Fragmento:
* * *

El nóumeno, en el sentido moral y no puramente neg;ativo, es hecho por nosotros; sólo adquiere valor moral en virtud del tipo de acuerdo al cual nos lo representamos: es una construcción de nuestro espíritu, de nuestra imaginación metafísica.

¿Se dirá que hay algo de pueril en ese esfuerzo para asignar un tipo y una forma a lo que por esencia no tiene forma ni asidero? Desde un punto de vista estrechamente científico, es posible. Hay siempre en el egoísmo, alguna candidez simple y grandiosa. En toda acción humana hay una parte de error, de ilusión; quizás esta parte va aumentando a medida que la acción sale de la medianía. Los corazones más amantes son los que están más engañados, los más grandes genios son aquellos en que se observa el mayor número de incoherencias; los mártires han sido, la mayoría de las veces, niños sublimes. ¡Qué de puerilidades en las ideas de los alquimistas, que, sin embargo, han acabado por crear una ciencia! En parte, fue a causa de un error que Cristóbal Colón descubrió América. No se puede juzgar a las teorías metafísicas por .su verdad absoluta que es siempre inverificable; pero uno de los medios de juzgarlas consiste en apreciar su fertilidad. No les exijáis entonces ser verdaderas, independientemente de nosotros y de nuestras acciones, sino que lleguen a serlo. Desde el punto de vista de la evolución universal, un error fecundo puede ser en ese sentido, más verdadero que una verdad demasiado estrecha y estéril. Es triste, dice en alguna parte Renán, pensar que es Homais quien tiene razón, y que ha visto la verdad como esto, de primera intención, sin esfuerzo ni mérito, al mirar hacia sus pies. Y bien, no, Homais no tiene razón, encerrado como está en su pequeño círculo de verdades positivas. Ha podido muy bien cultivar su jardín, pero ha tomado su jardín por el mundo, y se ha engañado. Quizás, le hubiera valido más enamorarse de una estrella, en fin ser encantado por una quimera bien quimérica, que, al menos le hubiera hecho realizar algo grande. Vicente de Paul tenía el cerebro, indudablemente, más lleno de sueños falsos que Homais; pero resultó, que la pequeña porción de verdad contenida en sus sueños, ha sido más fecunda que la masa de verdades de sentido común obtenida por Homais.

* * *

Consigna: Transcribe del fragmento sobre el valor de los errores fecundos el pasaje que comienza en las palabras "El nóumeno, en" y termina después de "nuestra imaginación metafísica.". Para responder, apóyate únicamente en el fragmento.

* * *

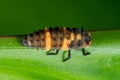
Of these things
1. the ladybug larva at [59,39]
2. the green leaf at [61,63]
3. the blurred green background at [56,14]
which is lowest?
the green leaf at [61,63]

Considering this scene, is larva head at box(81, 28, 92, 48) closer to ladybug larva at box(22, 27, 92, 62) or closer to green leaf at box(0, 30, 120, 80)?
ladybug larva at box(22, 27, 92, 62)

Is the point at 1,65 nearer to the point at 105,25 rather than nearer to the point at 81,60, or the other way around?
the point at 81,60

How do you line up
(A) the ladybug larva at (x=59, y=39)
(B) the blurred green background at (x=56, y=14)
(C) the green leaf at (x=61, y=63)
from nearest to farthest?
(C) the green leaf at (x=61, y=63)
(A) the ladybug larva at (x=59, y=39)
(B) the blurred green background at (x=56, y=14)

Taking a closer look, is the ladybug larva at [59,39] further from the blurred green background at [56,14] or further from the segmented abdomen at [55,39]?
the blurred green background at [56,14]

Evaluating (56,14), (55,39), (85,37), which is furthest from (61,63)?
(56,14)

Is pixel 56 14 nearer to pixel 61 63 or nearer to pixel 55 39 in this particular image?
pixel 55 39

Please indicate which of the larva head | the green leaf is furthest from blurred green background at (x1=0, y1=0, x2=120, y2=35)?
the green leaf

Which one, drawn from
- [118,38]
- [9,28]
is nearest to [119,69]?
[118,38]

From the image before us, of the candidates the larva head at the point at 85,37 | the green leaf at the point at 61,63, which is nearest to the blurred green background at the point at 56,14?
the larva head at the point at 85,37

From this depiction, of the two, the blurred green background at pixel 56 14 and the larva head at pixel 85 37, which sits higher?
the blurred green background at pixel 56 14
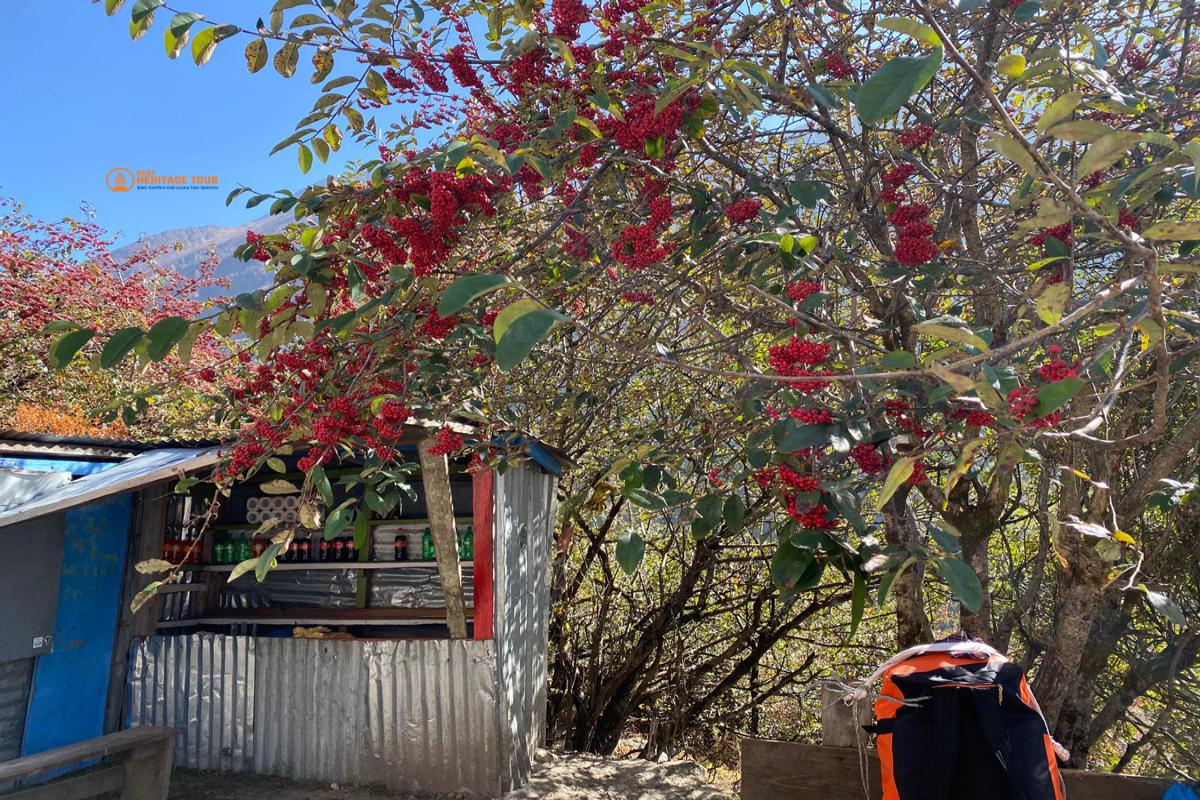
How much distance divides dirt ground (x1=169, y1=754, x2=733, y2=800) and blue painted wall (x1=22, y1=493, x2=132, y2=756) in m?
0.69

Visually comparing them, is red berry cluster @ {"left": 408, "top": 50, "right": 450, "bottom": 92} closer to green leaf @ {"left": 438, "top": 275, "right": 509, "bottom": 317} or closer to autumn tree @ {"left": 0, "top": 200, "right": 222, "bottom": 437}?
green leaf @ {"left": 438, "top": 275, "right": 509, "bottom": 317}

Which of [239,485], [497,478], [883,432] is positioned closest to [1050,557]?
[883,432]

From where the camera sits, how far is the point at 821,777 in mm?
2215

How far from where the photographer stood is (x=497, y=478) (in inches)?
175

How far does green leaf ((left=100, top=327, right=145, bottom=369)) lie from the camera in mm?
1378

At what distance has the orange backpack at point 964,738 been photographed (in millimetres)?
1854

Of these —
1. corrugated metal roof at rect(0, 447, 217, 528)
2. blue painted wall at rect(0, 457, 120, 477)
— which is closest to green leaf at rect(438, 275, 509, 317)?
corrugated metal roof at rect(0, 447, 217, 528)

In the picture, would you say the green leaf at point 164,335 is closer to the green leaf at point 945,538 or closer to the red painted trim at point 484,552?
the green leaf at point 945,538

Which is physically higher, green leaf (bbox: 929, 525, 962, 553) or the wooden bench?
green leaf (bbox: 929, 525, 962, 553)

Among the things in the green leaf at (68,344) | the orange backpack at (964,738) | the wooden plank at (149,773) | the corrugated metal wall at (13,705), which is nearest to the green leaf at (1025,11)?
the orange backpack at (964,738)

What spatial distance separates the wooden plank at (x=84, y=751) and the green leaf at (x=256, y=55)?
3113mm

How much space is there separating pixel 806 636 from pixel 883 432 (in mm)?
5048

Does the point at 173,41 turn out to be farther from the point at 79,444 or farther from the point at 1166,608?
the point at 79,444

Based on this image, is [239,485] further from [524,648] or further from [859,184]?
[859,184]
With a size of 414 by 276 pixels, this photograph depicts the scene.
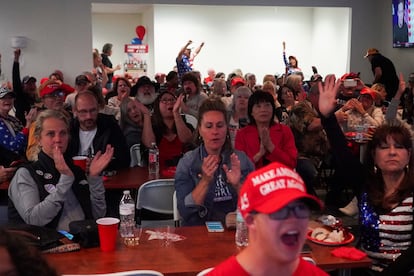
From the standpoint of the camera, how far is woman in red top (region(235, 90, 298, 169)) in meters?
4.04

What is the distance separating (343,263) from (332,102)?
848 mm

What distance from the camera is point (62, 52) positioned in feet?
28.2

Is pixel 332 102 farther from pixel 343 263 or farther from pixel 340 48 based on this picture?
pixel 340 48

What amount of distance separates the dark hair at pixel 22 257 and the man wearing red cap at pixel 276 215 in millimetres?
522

* * *

Respuesta:
El nóumeno, en el sentido moral y no puramente neg;ativo, es hecho por nosotros; sólo adquiere valor moral en virtud del tipo de acuerdo al cual nos lo representamos: es una construcción de nuestro espíritu, de nuestra imaginación metafísica.